The main idea of the book of Galatians is that only Jesus saves; we can’t save ourselves by being good or religious. Jesus earned our salvation by his obedience to the law and his obedience to God as seen in his death on the cross. We can never be obedient enough to earn our salvation. Paul writes is Galatians 2:16, “We know that a person is not justified by works of the law but through faith in Jesus Christ.”

We would have to obey God perfectly and constantly to save ourselves, and we cannot. “For all who rely on works of the law are under a curse; for it is written, “Cursed be everyone who does not abide by all things written in the Book of the Law, and do them” (Gal 3:10).

One of the things different about Jesus is that he could perfectly obey God’s law while no one else can. Jesus is “one who in every respect has been tempted as we are, yet without sin” (Heb. 4:15).

“To redeem those who were under the law”

Jesus came, God became a man, “the Word became flesh” (John 1:14), so that he could save us. The words “redeemed” or “redemption” are important in the Bible. It means to set free by paying a price, to pay a ransom. It was often used back then when referring to someone buying a slave to set them free. The Bible says that we are slaves to sin. Jesus said, “Everyone who practices sin is a slave to sin” (John 8:34).
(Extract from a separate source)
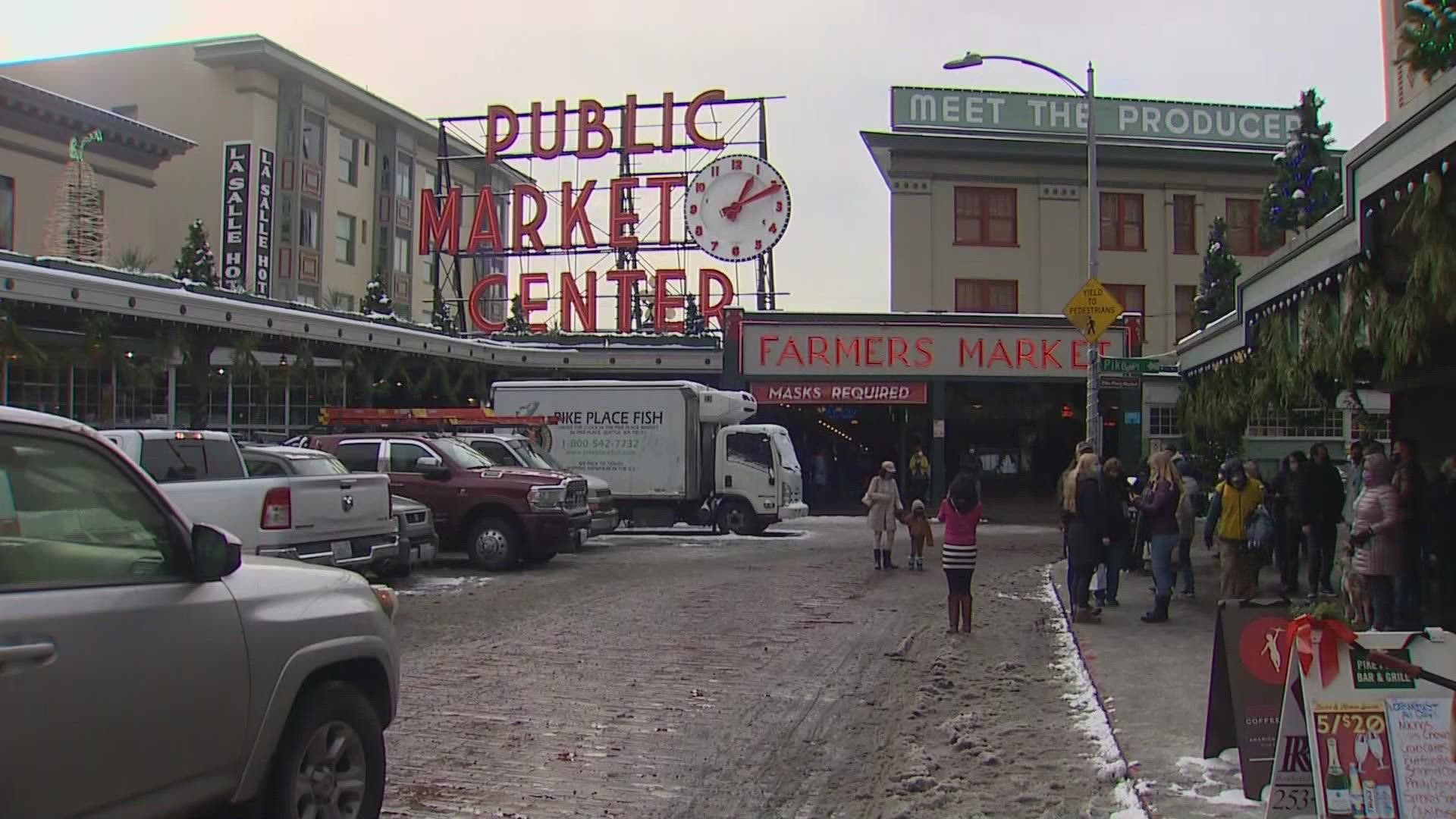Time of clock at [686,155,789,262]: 1:10
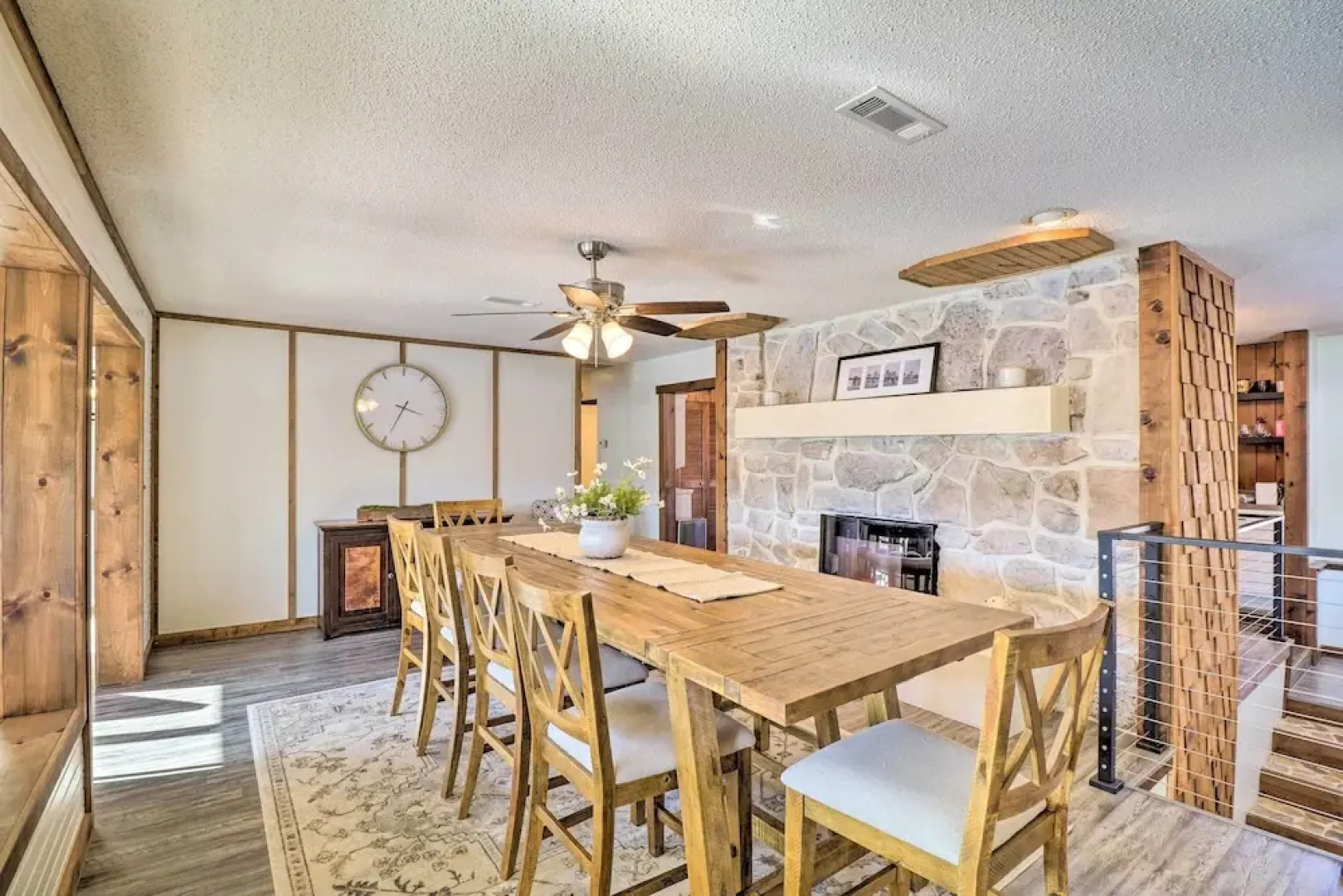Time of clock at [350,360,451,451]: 3:34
In this passage, Paul is referring to how some people are choosing to be slaves to the law. By thinking they can obey the law and save themselves, they are making themselves slaves to something that they cannot obey. No one, except Jesus, can obey the law perfectly. Jesus came to set us free from sin and every religious belief that keeps us separated from God. “For freedom Christ has set us free; stand firm therefore, and do not submit again to a yoke of slavery” (Gal 5:1).  In chapter three Paul said, Christ redeemed us from the curse of the law by becoming a curse for us—for it is written, “Cursed is everyone who is hanged on a tree (crucified on a cross)” (Gal. 3:13).
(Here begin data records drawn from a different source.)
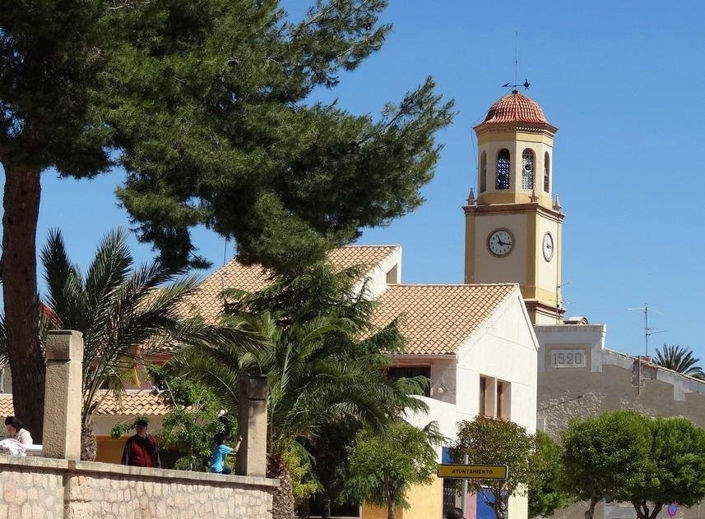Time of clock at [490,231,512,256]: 11:16
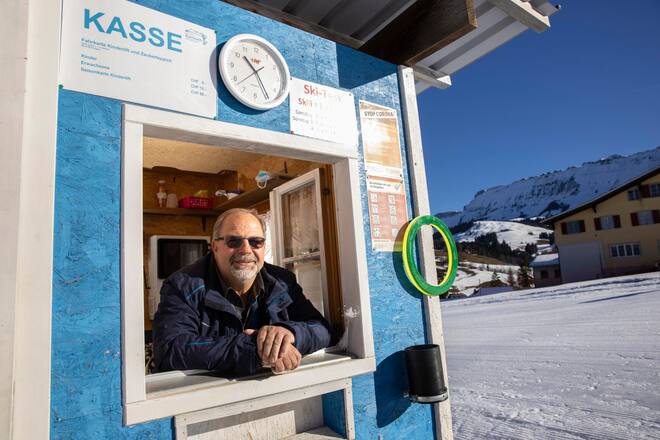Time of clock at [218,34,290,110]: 10:24
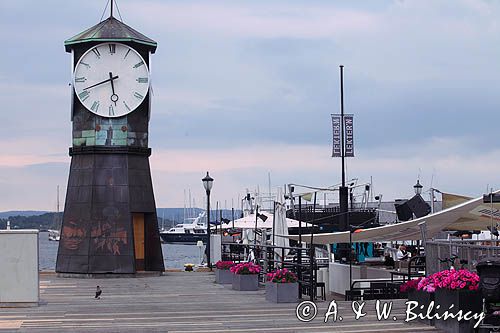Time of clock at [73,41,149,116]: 5:41
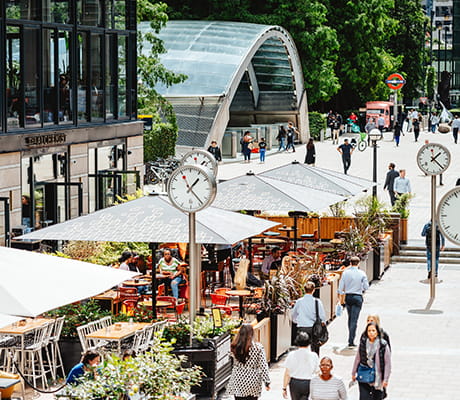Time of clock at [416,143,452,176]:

As sinners, our only hope is for Jesus to save us through the price he paid by dying for us on the cross. “For all have sinned and fall short of the glory of God, and are justified by his grace as a gift, through the redemption that is in Christ Jesus” (Rom. 3:23-24).

“So that we might receive adoption as sons”
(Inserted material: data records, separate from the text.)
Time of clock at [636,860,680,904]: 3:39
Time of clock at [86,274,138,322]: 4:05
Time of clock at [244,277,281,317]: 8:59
The Son of God came to earth as the newborn child of Mary, grew up and died on a cross, so that we can also become sons and daughters of God. Jesus didn’t just save us from the negative things, sin, death, and trying to save ourselves, but Jesus saved us for the positive results: “so that we might receive adoption as sons.”


Being a child of God brings positive benefits. We now have a heavenly father who loves us, takes care of us, listens to our prayers, and answers them. Before we were saved, we were not God’s children; we had no real relationship with him. Jesus has removed the separation of sin and trying to save ourselves, and we now have a relationship with God.

In the context, being a son or a daughter of God means that we are his heirs; as adopted children we receive the inheritance of all the blessings that God has prepared for us. If you are saved by Jesus, “you are heirs according to the promise” (Gal. 3:29). “So you are no longer a slave, but a son, and if a son, then an heir through God” (Gal. 4:7).  The only way you can be saved, become a child of God, is by trusting in Jesus and what he did for you on the cross, “for in Christ Jesus you are all sons of God, through faith” (Gal. 3:26).